> _TASK BRIEF_
Please return the stretch from "[I also noticed" through "HTD belt for z axis?" in the forum post below about HTD timing belts, copied word for word.

> _PROVIDED TEXT_

■ ■ ■ ■ ■

November 16, 2009 11:37PM
Before I discovered Stock Drive Products I had a very hard time sourcing reasonably priced mxl pulleys and timing belt. By random luck, though, I found a bunch of plastic 3mm pitch HTD pulleys at a local surplus store. They had 8mm bores *and* just the right diameter to fit between the studding and the smooth rod, along with a nifty optical encoder edge.

Clearly the universe wanted me to use HTD pulleys. Clearly mxl is for chumps.

So, I obtained some HTD belt, and yesterday (finally!) belted up my z axis. The HTD belt seems to works okay-ish mostly, but I immediately noticed that it skipped when the splice point hits at pulley -- it's clearly too stiff, and can't wrap around the radius properly, causing some slippage.

[I also noticed as soon as I took the splicer off that I'd left a left a full turn in the loop, but that didn't seem to effect the drive.]

Q1 - has anyone experimented with HTD belt for z axis?

Q2 - has anyone experimented with using a channel or constraint attached to the M8 rod in order to force the spliced portion to stay in contact with the pulley?

Q3 -- any suggestions?

Cheers,
L.
Re: High torque drive belt for z axis?

■ ■ ■ ■ ■

> _GIVEN MATERIAL_
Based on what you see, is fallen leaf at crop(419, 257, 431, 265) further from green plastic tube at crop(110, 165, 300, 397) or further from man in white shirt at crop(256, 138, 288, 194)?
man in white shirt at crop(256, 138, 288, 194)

■ ■ ■ ■ ■

> _WRITTEN RESPONSE_
[I also noticed as soon as I took the splicer off that I'd left a left a full turn in the loop, but that didn't seem to effect the drive.]

Q1 - has anyone experimented with HTD belt for z axis?